2.5.2猴耳环不同极性部位多酚含量的测定
取“2.5.1”项下不同极性部位的样品溶液,按“2.3”项下方法测定多酚含量。每份样品平行操作3次。结果显示,石油醚部位中未见多酚,乙酸乙酯部位中多酚含量最高,正丁醇部分次之,详见表1。
2.5.3猴耳环不同极性部位抗氧化活性的检测
(1)DPPH自由基清除实验:取“2.5.1”项下不同极性部位的系列样品溶液各2mL,分别加入0.1mmol/LDPPH乙醇溶液2mL,混匀,暗处放置30min后,在517nm波长处测定吸光度,同法测定对照溶液(样品+无水乙醇)和空白溶液(水+DPPH乙醇溶液)的吸光度,计算样品对DPPH自由基的清除率[23]。(2)ABTS自由基清除实验:取“2.5.1”项下不同极性部位的系列样品溶液各0.4mL,分别加入ABTS工作液(7mmol/L的ABTS溶液与5.16mmol/L的过硫酸钾溶液等体积混合)4mL,混匀,室温下避光反应6min后,在734nm波长处测定吸光度,同法测定对照溶液(样品+无水乙醇)和空白溶液(水+ABTS工作液)的吸光度,计算样品对ABTS自由基的清除率[24]。

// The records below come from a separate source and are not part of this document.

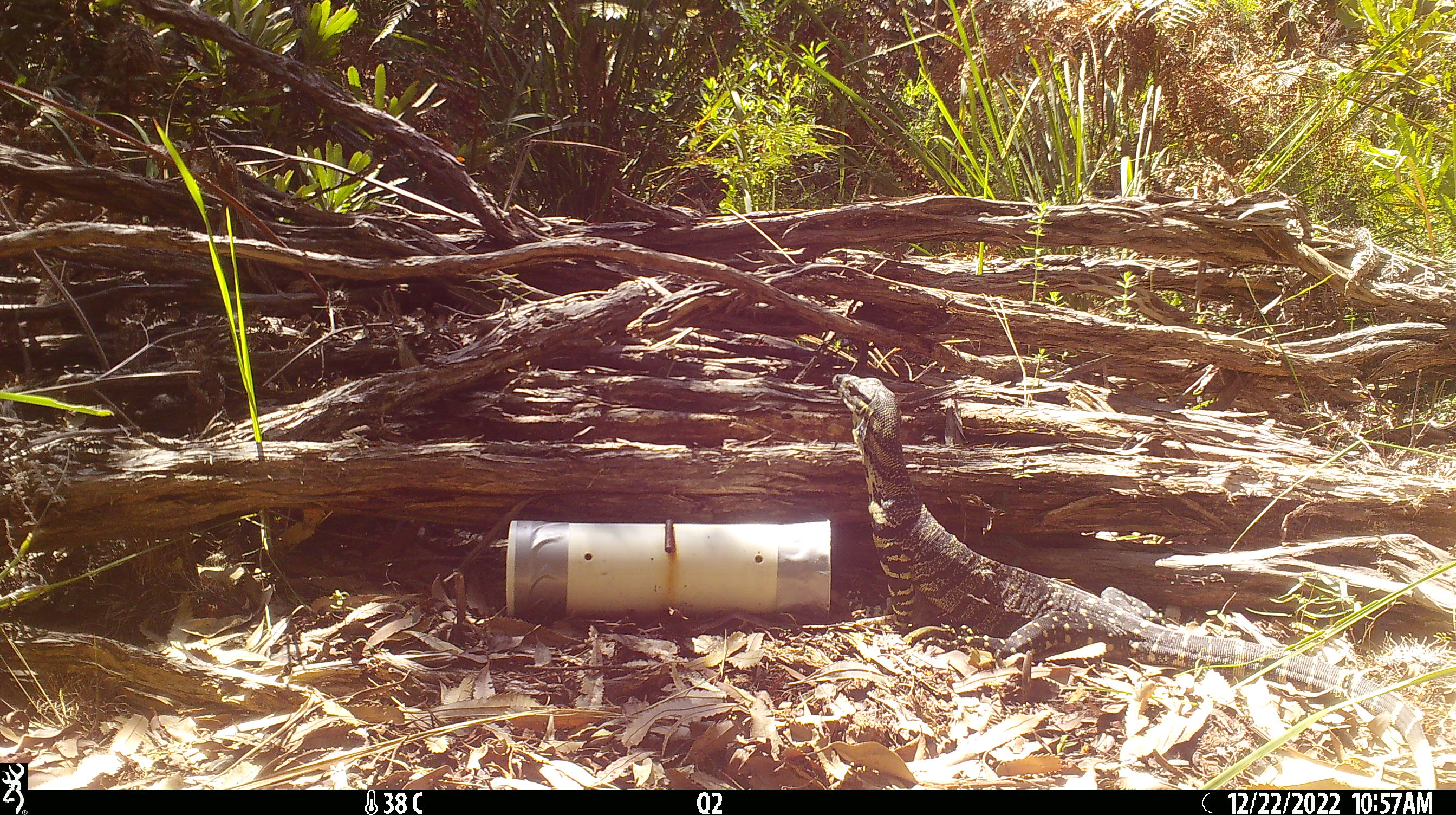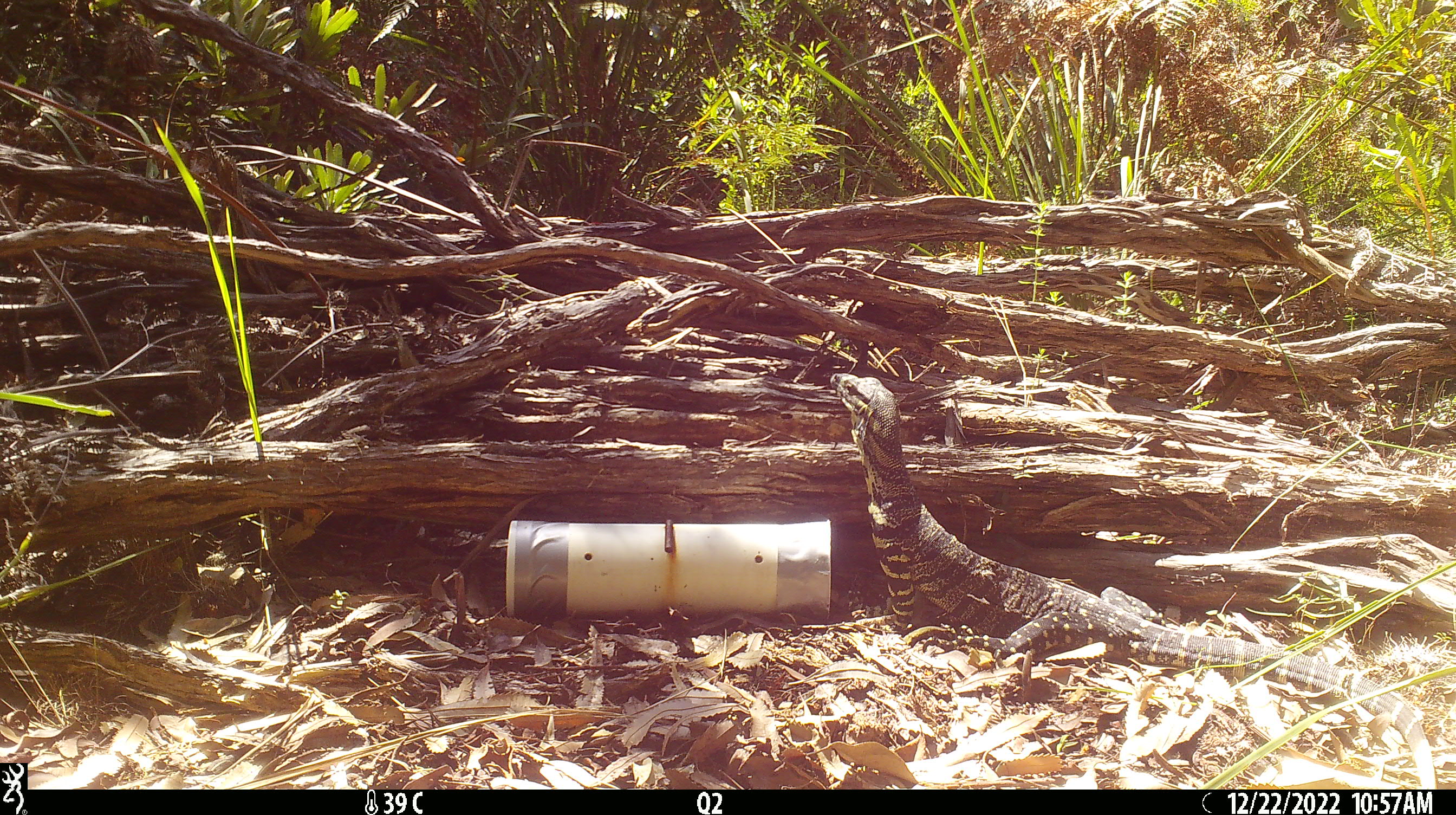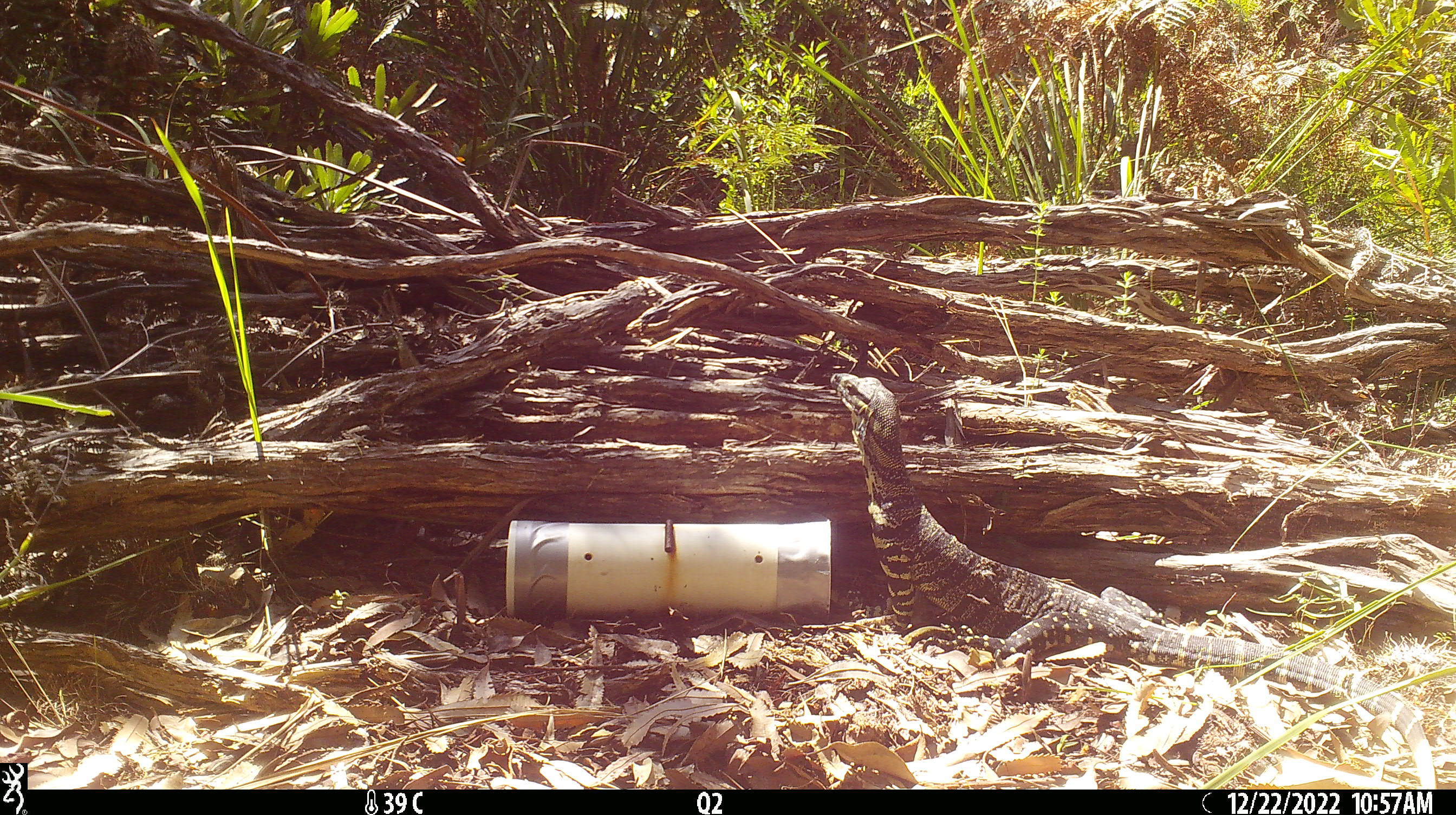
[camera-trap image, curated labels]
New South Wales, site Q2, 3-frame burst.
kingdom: Animalia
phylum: Chordata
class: Reptilia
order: Squamata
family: Varanidae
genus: Varanus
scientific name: Varanus varius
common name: lace monitor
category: goanna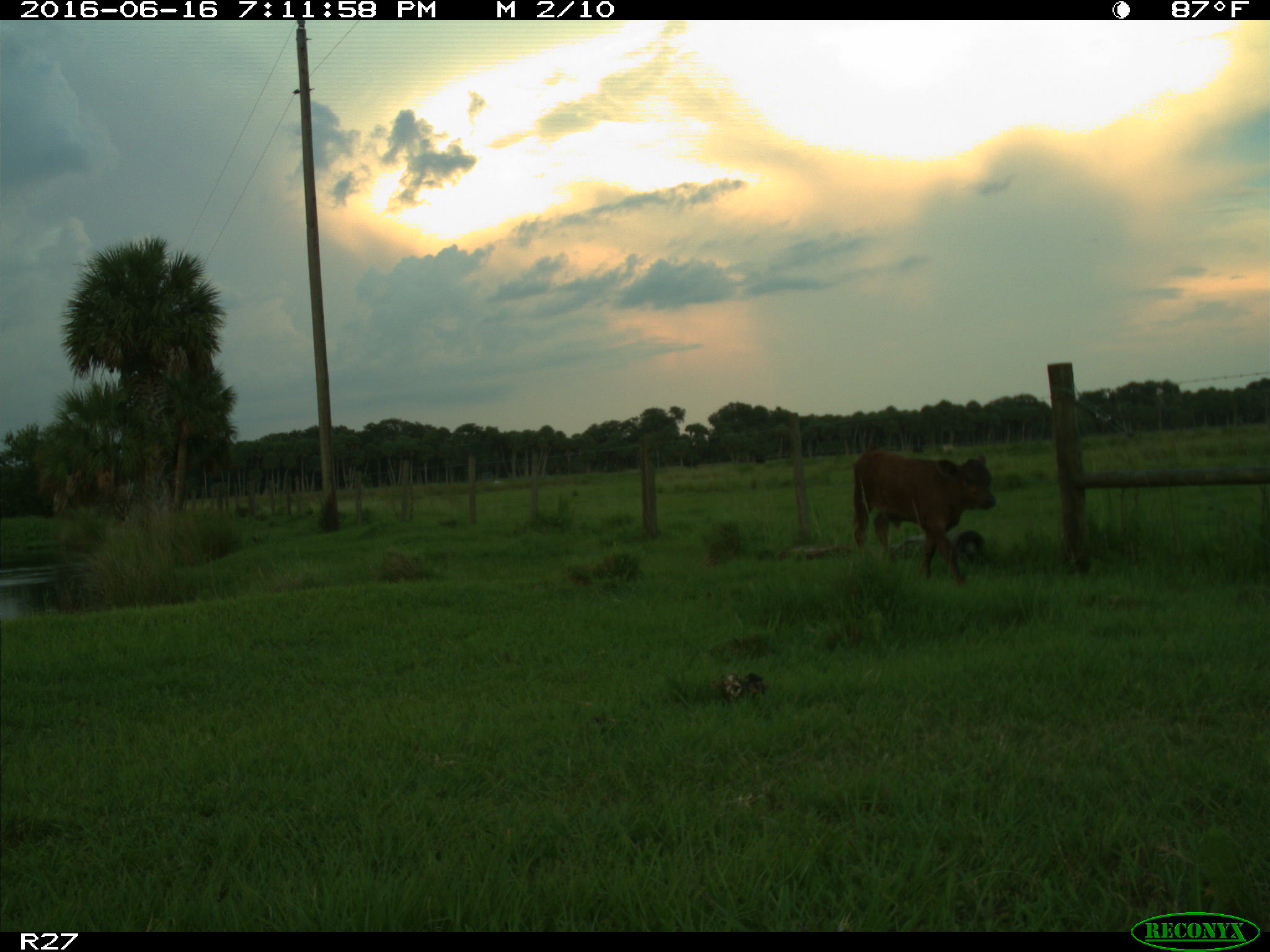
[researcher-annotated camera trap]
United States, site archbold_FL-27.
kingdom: Animalia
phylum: Chordata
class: Mammalia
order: Artiodactyla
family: Bovidae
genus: Bos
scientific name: Bos taurus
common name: domestic cow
Bos taurus (domestic cow).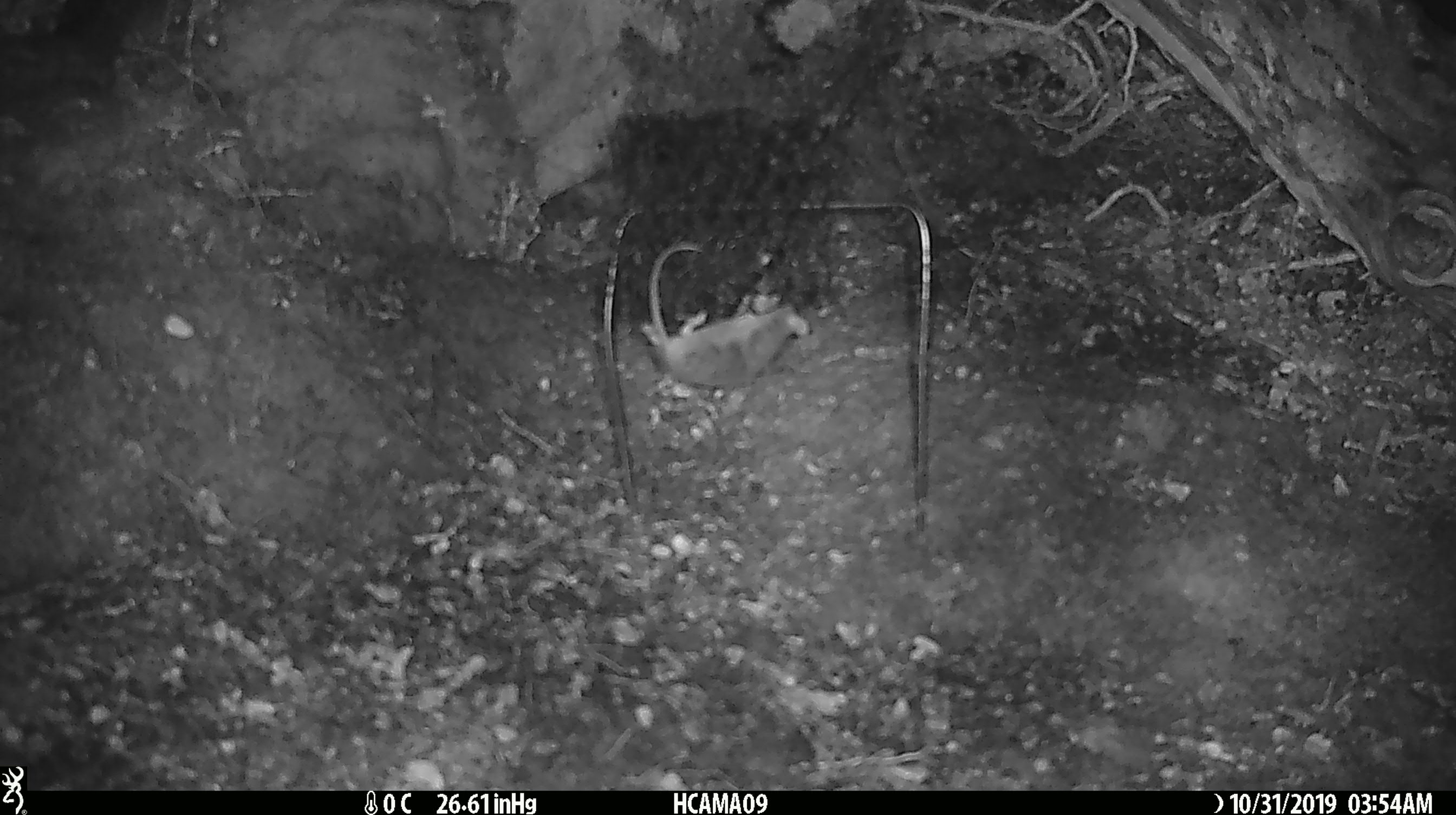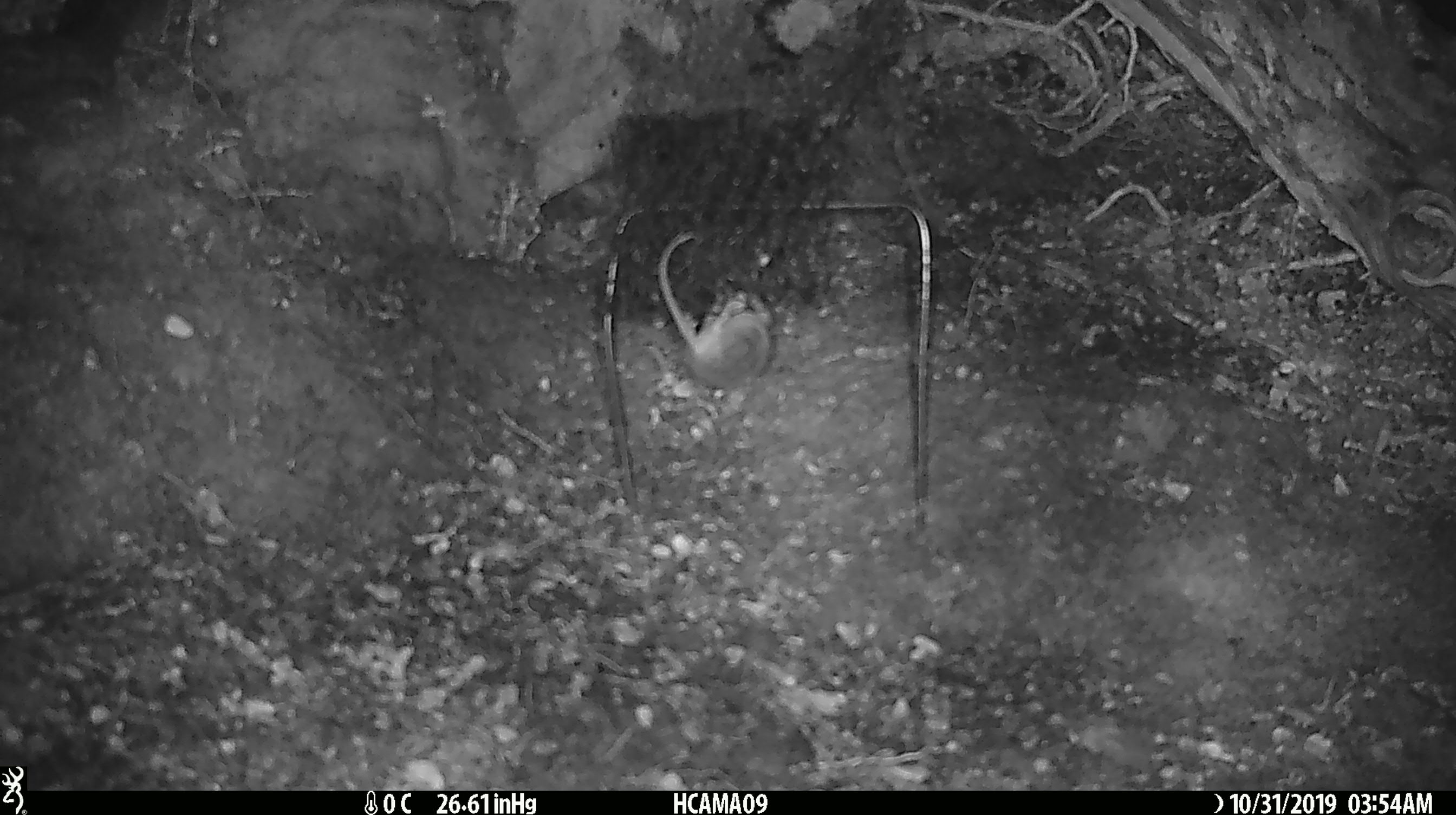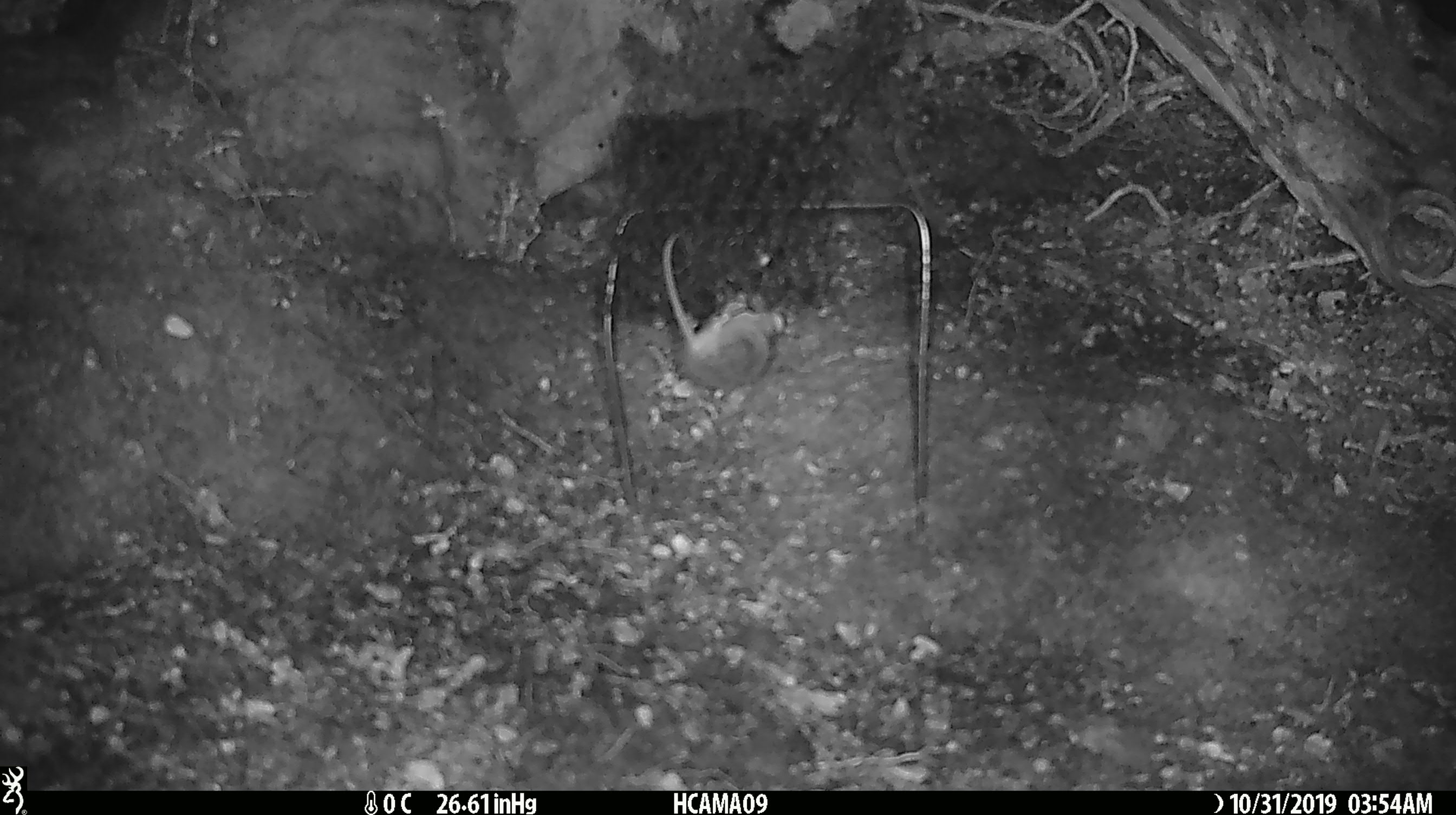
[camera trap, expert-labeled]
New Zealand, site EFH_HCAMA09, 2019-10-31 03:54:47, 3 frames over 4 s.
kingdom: Animalia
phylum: Chordata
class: Mammalia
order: Rodentia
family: Muridae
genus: Mus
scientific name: Mus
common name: mouse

(3)DPPH或ABTS清除率的计算:DPPH或ABTS清除率(%)=[1-(A样品-A对照)/A空白]×100%。采用SPSS25.0软件建立Probit回归以计算半数抑制浓度(IC50)。结果显示,对DPPH自由基的清除活性由强到弱依次为乙酸乙酯部位>正丁醇部位>水部位>石油醚部位,对ABTS自由基的清除活性由强到弱依次为乙酸乙酯部位>正丁醇部位>水部位≈石油醚部位,由此可见,乙酸乙酯部位对DPPH和ABTS自由基的清除作用最强,正丁醇部位次之,石油醚部位清除DPPH和ABTS自由基的IC50较大,基本无抗氧化活性,详见表1。
2.5.4猴耳环不同极性部位色谱峰与抗氧化活性的关联度分析
取“2.5.1”项下质量浓度为5.0mg/mL的各极性部位样品溶液,按如下色谱条件进行UPLC-PDA分析:以ACQUITYUPLCT3C18(100mm×2.1mm,1.8μm)为色谱柱,以甲醇为流动相A、0.2%磷酸溶液为流动相B进行梯度洗脱(0~2.00min,6%A→17%A;2.00~10.00min,17%A→23%A;10.00~15.00min,23%A→26%A;15.00~20.00min,26%A→30%A;20.00~25.00min,30%A→32%A;25.00~30.00min,32%A;30.00~40.00min,32%A→38%A;40.00~50.00min,38%A→48%A;50.00~55.00min,48%A→6%A),流速为0.3mL/min,检测波长为270nm,柱温为30℃,进样量为3μL[21]。其色谱图见图3,峰面积见表2。以DPPH和ABTS的IC50的倒数为参考数列、多酚含量为评价数列、色谱图中各色谱峰的峰面积为比较数列进行灰色关联度分析[25,26],结果见表3、表4。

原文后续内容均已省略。